It’s easier than ever to explore the national cinema of any given country or region. One need only do a little bit of digging about, say, Korean cinema to find a wealth of writing about Hong Sang-soo, Park Chan-wook, Kim Ki-duk and more and explore what’s most interesting. But for each nation’s handful of cinematic giants, there are a number of other directors being overshadowed. Iran is no different: while the country is responsible for some of the most vital and interesting filmmakers of the past several decades (Abbas Kiarostami, Jafar Panahi, Mosen Makhmalbaf and his daughters Samira and Hana, Asghar Farhadi), most writing about Iranian cinema tends to focus on their films and some other notable early works like “Gaav” and “The House is Black.” It can be hard for newer or smaller filmmakers to get noticed even when they do get coverage.
With that in mind, the new website Iranian Film Daily is a valuable guide to the world of Iranian cinema. Started by film journalist Ali Naderzad, the publication is not a film criticism site, but rather a site dedicated to drawing attention to Iranian films playing at film festivals, vying for Academy Award attention or otherwise trying to find an audience. Naderzad launched the site last month, and has been busy since then covering films by Iranian (or Iranian-American) filmmakers and performers.

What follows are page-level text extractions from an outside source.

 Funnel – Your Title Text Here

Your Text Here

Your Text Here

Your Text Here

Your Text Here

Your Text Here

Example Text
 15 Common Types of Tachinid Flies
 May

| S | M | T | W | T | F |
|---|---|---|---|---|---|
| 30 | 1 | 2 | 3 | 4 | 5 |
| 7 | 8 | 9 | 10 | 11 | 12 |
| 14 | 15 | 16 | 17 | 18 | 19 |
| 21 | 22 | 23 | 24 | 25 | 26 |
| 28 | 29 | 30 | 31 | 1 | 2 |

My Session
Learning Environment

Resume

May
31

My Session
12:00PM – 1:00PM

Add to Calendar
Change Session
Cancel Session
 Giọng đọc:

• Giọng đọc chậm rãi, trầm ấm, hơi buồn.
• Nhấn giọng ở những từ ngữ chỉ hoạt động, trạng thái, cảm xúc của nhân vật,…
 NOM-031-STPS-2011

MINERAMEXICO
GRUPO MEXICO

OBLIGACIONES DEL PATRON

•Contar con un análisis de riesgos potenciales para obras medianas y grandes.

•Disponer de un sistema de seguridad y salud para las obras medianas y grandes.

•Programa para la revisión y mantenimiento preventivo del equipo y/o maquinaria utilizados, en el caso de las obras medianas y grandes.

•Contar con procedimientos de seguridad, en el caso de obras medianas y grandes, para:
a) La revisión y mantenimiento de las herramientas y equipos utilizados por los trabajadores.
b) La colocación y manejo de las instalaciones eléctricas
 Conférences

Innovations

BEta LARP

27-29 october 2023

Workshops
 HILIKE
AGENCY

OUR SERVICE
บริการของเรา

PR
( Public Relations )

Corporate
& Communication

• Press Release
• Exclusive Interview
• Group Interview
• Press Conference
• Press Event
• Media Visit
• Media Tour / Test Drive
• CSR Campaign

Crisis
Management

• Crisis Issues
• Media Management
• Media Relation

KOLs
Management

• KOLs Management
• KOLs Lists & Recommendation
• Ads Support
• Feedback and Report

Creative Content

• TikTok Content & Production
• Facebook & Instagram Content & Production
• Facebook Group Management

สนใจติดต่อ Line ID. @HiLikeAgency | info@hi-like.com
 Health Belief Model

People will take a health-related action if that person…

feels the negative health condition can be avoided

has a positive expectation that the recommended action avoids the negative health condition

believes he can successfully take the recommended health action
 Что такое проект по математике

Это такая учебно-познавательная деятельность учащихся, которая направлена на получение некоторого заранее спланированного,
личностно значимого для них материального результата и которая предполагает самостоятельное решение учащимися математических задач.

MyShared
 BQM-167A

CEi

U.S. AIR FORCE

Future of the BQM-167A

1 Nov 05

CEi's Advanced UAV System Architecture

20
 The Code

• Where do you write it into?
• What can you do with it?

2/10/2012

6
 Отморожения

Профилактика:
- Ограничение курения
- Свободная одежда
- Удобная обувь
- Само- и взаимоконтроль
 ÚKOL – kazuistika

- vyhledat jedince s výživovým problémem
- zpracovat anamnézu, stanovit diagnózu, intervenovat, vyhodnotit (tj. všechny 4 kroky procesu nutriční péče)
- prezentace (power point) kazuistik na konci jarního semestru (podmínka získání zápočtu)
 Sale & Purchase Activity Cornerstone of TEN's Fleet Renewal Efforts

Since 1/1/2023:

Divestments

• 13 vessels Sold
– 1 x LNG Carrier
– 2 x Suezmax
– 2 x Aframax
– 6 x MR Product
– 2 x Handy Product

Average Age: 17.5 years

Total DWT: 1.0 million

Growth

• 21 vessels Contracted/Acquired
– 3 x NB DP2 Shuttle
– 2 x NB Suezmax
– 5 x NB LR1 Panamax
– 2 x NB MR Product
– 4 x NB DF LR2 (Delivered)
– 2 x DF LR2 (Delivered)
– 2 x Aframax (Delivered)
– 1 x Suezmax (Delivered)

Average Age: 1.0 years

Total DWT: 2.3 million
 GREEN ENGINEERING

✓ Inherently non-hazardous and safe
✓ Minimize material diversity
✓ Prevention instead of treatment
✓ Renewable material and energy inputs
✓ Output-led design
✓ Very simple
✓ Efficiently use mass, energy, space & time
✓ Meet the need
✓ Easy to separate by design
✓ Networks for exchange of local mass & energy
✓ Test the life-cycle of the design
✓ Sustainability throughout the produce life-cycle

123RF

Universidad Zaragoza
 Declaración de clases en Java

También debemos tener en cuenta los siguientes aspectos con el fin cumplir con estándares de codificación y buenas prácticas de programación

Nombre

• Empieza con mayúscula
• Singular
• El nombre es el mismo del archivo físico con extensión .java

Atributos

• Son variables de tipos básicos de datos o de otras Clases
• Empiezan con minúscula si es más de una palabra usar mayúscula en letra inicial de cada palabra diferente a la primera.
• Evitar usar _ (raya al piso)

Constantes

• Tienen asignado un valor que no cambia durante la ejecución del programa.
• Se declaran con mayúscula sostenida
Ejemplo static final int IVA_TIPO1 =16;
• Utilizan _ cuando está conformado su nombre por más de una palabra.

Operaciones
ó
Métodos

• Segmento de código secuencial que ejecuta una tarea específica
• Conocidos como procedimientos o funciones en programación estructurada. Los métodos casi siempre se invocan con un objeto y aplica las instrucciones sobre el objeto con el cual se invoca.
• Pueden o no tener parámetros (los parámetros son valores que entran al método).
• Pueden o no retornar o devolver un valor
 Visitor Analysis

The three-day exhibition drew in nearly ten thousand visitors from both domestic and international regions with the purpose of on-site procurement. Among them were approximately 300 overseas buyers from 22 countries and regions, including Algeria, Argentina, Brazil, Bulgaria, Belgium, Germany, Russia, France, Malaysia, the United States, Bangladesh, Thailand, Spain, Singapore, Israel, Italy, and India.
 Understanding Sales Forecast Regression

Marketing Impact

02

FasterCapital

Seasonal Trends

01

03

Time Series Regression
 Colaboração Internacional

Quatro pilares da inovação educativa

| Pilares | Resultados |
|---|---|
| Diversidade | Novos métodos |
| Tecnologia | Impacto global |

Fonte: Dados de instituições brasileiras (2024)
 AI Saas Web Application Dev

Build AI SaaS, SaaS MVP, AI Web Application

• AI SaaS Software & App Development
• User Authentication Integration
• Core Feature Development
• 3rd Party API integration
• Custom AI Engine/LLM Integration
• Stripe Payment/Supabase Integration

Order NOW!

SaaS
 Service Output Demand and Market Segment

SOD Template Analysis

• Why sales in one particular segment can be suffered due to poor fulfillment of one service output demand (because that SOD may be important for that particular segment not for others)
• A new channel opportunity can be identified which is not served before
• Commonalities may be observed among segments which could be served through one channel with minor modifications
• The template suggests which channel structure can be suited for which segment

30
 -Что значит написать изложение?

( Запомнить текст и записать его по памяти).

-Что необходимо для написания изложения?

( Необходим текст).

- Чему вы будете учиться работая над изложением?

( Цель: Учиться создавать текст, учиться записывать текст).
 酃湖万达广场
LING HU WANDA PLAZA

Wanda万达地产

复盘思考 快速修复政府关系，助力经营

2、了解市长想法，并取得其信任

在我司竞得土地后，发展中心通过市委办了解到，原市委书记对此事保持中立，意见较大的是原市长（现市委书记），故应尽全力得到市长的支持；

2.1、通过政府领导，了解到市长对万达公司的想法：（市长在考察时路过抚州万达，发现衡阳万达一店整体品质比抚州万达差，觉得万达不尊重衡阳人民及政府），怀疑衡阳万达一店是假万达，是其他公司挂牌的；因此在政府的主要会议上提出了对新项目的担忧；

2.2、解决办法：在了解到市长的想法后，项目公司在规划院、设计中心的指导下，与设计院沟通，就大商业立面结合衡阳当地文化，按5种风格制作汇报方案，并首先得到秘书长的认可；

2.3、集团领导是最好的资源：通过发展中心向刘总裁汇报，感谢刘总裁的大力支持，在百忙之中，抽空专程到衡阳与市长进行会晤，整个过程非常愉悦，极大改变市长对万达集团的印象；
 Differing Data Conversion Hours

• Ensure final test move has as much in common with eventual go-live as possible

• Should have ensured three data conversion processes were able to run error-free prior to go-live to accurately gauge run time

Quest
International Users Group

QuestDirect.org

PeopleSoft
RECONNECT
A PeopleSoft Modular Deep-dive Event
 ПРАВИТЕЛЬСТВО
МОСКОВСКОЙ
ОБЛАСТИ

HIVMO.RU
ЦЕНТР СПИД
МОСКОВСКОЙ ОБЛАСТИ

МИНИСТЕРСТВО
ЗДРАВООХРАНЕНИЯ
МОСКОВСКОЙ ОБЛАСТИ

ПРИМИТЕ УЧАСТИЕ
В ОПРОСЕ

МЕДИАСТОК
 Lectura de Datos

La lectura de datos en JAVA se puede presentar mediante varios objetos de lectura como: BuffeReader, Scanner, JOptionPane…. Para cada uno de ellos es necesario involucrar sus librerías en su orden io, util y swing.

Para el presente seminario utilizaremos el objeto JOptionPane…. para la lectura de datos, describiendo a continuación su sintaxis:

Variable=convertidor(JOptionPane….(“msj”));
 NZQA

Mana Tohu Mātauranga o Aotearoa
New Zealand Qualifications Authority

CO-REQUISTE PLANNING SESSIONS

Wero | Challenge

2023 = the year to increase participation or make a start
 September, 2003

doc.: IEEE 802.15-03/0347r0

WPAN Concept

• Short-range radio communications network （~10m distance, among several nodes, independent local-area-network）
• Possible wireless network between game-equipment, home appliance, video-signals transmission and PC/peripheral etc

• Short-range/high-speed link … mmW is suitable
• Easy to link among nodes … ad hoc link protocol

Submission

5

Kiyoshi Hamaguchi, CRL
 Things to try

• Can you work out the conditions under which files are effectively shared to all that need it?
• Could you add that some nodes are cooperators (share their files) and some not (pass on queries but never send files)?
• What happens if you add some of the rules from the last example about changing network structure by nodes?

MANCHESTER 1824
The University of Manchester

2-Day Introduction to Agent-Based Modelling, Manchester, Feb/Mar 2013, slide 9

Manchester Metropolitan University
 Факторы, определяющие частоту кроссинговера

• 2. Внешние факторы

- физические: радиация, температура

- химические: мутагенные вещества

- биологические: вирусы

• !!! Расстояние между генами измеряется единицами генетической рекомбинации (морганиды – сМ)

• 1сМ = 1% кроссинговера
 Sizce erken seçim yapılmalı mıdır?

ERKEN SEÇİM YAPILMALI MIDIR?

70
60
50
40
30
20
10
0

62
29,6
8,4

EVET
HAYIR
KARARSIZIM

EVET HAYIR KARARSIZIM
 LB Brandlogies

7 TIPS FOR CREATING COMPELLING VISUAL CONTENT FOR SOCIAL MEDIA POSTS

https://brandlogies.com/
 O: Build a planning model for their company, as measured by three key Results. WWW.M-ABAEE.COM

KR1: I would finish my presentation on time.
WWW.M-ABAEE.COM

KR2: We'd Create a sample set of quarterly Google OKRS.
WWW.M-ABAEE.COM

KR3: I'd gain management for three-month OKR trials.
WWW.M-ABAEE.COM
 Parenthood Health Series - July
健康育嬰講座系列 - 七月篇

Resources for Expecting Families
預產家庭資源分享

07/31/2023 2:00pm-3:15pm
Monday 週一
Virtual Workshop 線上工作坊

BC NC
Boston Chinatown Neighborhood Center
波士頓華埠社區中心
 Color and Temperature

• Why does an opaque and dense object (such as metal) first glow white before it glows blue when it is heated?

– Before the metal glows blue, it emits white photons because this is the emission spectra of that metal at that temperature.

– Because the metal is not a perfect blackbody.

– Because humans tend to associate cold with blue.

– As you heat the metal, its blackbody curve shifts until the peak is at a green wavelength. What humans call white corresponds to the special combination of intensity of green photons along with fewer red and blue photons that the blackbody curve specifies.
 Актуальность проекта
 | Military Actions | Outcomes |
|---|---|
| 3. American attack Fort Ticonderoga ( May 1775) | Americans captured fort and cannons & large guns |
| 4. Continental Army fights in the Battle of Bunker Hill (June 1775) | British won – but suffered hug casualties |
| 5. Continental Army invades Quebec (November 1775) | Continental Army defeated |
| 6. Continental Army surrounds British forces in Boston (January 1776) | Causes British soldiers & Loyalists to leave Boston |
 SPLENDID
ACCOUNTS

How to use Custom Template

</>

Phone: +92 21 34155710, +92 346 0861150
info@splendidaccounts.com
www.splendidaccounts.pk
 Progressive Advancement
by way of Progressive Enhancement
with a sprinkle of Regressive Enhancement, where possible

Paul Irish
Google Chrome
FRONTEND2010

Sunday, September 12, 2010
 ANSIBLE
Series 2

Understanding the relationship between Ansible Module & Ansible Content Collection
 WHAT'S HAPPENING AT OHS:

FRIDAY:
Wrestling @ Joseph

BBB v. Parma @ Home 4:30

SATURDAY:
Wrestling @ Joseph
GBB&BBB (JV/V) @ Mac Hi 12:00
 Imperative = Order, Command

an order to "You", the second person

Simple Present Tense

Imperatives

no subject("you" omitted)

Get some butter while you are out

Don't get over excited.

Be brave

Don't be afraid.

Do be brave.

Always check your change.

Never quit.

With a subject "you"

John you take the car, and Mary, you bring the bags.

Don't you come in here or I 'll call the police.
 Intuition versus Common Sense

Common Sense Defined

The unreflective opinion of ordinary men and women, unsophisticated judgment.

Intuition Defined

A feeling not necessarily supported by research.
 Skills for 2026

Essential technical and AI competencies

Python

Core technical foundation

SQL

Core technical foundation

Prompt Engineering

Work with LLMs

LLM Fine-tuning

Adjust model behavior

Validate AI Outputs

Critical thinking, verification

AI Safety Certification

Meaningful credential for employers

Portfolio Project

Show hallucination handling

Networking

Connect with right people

Naderzad wrote that Iranian Film Daily was conceived “within a business perspective” with both industry professionals (distributors and producers) and foreign cinema fans in mind, and the latter might want to check it out for its features on up-and-coming filmmakers in particular. Certainly the latest film by Iranian-American filmmaker Ramin Bahrani is of interest, but “99 Homes” has Michael Shannon and Andrew Garfield as a possible audience attraction. “Buttercup Bill,” the directorial debut by female Iranian-American filmmaker Emilie Richard-Froozan, on the other hand, might get lost in the shuffle if it doesn’t have anyone to draw attention to it. Here’s Naderzad’s piece on the film (which, interesting side note, is co-directed by singer Tony Bennett’s granddaughter Remy):
In the course of ninety-five minutes “Buttercup Bill,” described by the production as “psychosexual dark romance,” unspools its disquieting tale about two childhood friends, Patrick and Pernilla (they’re more like siblings separated at birth) who reunite after a tragedy. Images of their past and present are hurled at us, dream-like, while drug-fuelled hazes and memories control their every moment together. They struggle to suppress what is within although clearly, their utmost yearning is for one another. And yet, there is a reason why they should remain forever apart.
The site is also a valuable resource for learning about what’s actually cleaning up at the box office in Iran. Naderzad writes that model/actress Elnaz Shakerdoost’s films are reminiscent of bad Latino telenovelas, but her films are consistently popular, and that might not necessarily be a bad thing:
Shakerdoost has appeared in dozens of films, each more forgettable than the other, but nevertheless very viable commercially according to several Iranian film journalists I reached out to. And, as the theory goes, so long as mainstream cinema thrives there will be financing for Iranian art-house fare, also. And so although Elnaz Shakerdoost will probably not appear in the next Samira Makhmalbaf film or walk down the red carpet at Cannes, dismissing her entirely as a major-league slashie would be to miss the point: Shakerdoost is an important player, perhaps the most important one, in Iran’s film industry. A careful glance at the numbers led to the following likelihood: if it’s a film with Shakerdoost in it, it’ll probably have a jumbo-size budget and clean up at the box office.